Peter Steinfels’ speech “What if There Were No Catholic Higher Education” provided a jumping off point for a wide-ranging discussion about how Fordham’s Catholic Identity can be strengthened.
The discussion, which was held on Feb. 23 in the President’s Dining Room at the Lowenstein Center on the Lincoln Center campus, was the first of three held on each of Fordham’s campuses. Patrick Ryan, S.J., vice president for University mission and ministry, led the talk, which centered on Steinfels’ keynote address to the Institute for Administrators in Catholic Higher Education at Boston College in 2005.
Father Ryan told the gathering of about 25 administrators and retired faculty members that what interested him most in the speech was the notion that a university stripped of its religious identity, like the classically Protestant universities such as Yale, Harvard and Princeton, was somehow diminished.
“There are certain types of discourse that would not go on if a university did not have a certain religious identity,” he said. “There’s a possibility of raising questions of ethical and moral concern that—in a sort of liberal, secular environment—might be said to be a matter for your private faith.

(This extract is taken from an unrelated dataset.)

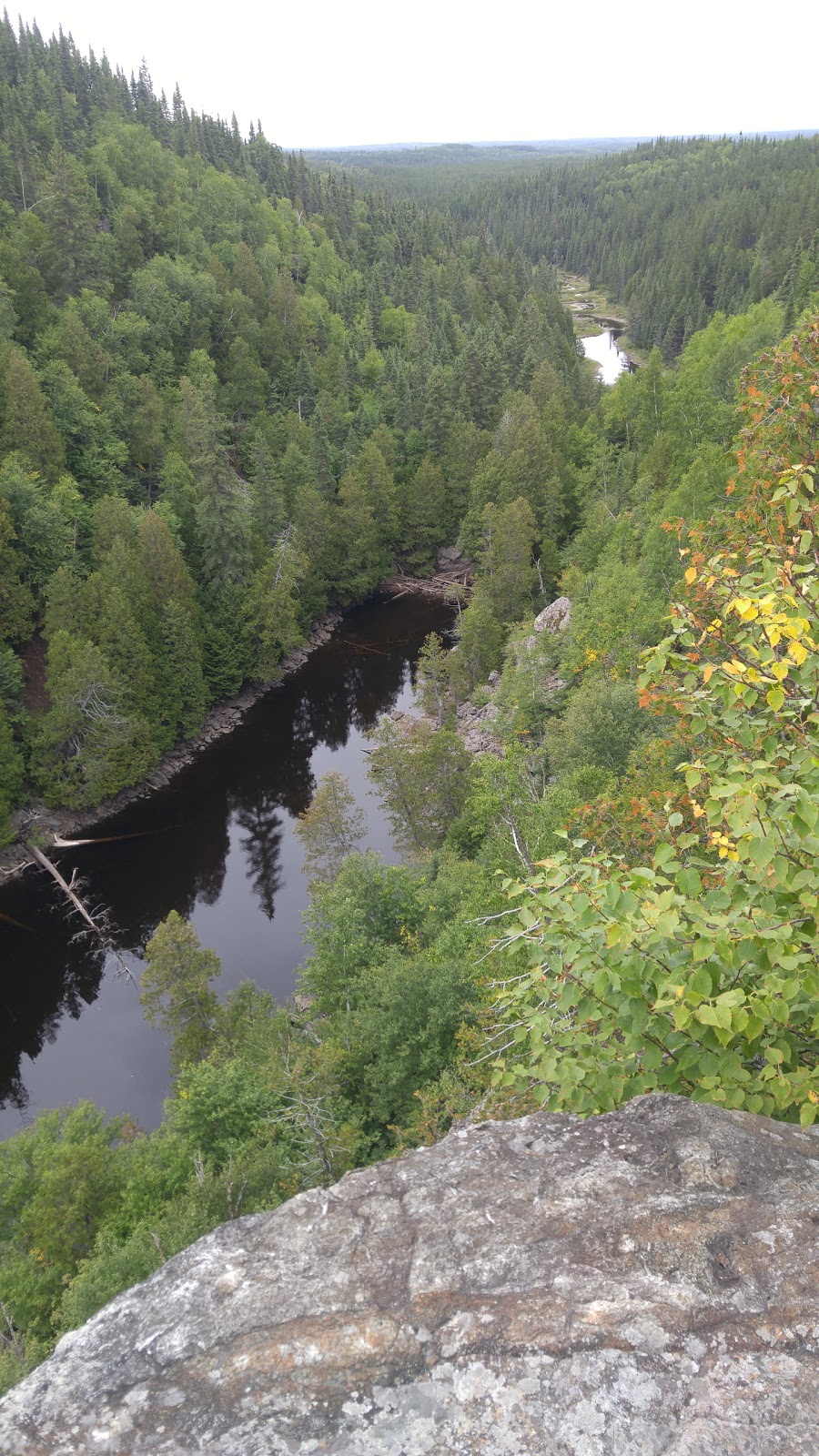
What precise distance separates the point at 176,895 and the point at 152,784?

If you’re a Catholic professor at Harvard or a Jewish professor at Ohio State, you may have opinions, but they are never to interfere with your academic work, as it were.”
A good deal of the conversation also centered on whether students and faculty sufficiently appreciate the Catholic identity of the University. Steinfels, the co-director of the Fordham Center on Religion and Culture, identified 15 “Dos and Don’ts” in his address. John P. McCarthy, Ph.D., professor emeritus of history and former director of Fordham Institute for Irish Studies, called attention to the sixth item, which suggests talking with new professors about the University’s religious mission earlier in the hiring process.

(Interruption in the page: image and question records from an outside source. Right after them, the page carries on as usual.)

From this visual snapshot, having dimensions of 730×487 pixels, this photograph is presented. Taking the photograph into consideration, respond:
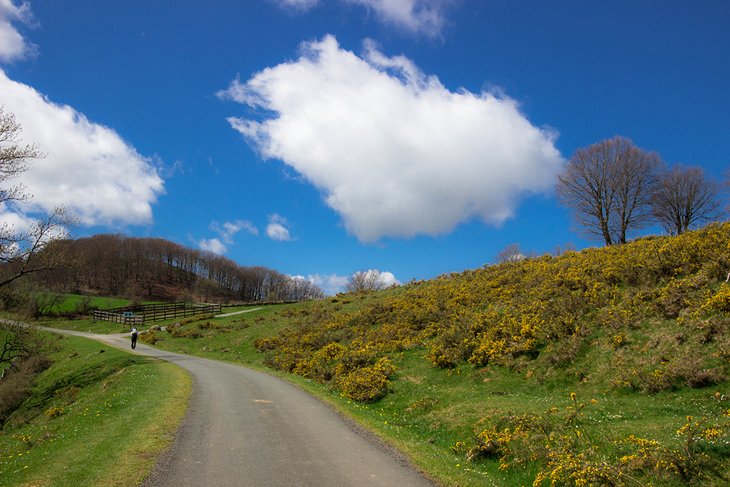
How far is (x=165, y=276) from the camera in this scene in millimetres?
176000

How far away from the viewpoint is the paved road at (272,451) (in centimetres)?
846

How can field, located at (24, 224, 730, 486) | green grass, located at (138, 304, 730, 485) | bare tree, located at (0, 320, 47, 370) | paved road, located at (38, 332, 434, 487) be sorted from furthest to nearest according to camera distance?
bare tree, located at (0, 320, 47, 370) < green grass, located at (138, 304, 730, 485) < field, located at (24, 224, 730, 486) < paved road, located at (38, 332, 434, 487)

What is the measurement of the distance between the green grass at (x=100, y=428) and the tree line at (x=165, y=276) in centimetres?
9188

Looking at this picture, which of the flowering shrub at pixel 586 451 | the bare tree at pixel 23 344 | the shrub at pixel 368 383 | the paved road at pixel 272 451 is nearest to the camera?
the flowering shrub at pixel 586 451

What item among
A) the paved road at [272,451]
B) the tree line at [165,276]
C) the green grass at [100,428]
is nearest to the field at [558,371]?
the paved road at [272,451]

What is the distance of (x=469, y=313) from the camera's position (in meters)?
25.4

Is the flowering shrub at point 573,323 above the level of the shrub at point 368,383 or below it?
above

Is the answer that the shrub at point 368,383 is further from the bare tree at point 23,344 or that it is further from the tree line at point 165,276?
the tree line at point 165,276

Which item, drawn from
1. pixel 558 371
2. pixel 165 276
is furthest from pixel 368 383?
pixel 165 276

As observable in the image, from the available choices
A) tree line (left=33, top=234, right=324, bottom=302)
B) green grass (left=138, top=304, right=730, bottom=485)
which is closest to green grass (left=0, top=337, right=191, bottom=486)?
green grass (left=138, top=304, right=730, bottom=485)

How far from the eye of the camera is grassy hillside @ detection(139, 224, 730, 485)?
8.92 meters

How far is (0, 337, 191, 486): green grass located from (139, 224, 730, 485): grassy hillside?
633cm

“He is very firm on his doubting some of the almost fig leaf efforts at showing Catholic identity,” McCarthy said, “whether it be confining Catholic studies to just one or two departments, or having an occasional speaker, or even identifying the University with the order that started it rather than the church itself.
“He makes it quite clear when he says it’s not just about hiring Catholics,” McCarthy continued. “Very often you can hire non Catholics who, in many ways, are infinitely more sympathetic or receptive to the church than any nominal or former Catholics on the faculty.”
Father Ryan responded by recounting how in a discussion with a Jewish member of Fordham’s Law School about the Jewish doctrine of just war theory, the faculty member said he relied upon the works of St. Augustine of Hippo and St. Thomas Aquinas. This, Father Ryan said, is an example of how Fordham’s charge of promoting social justice rooted in Christianity comes through in ordinary teaching.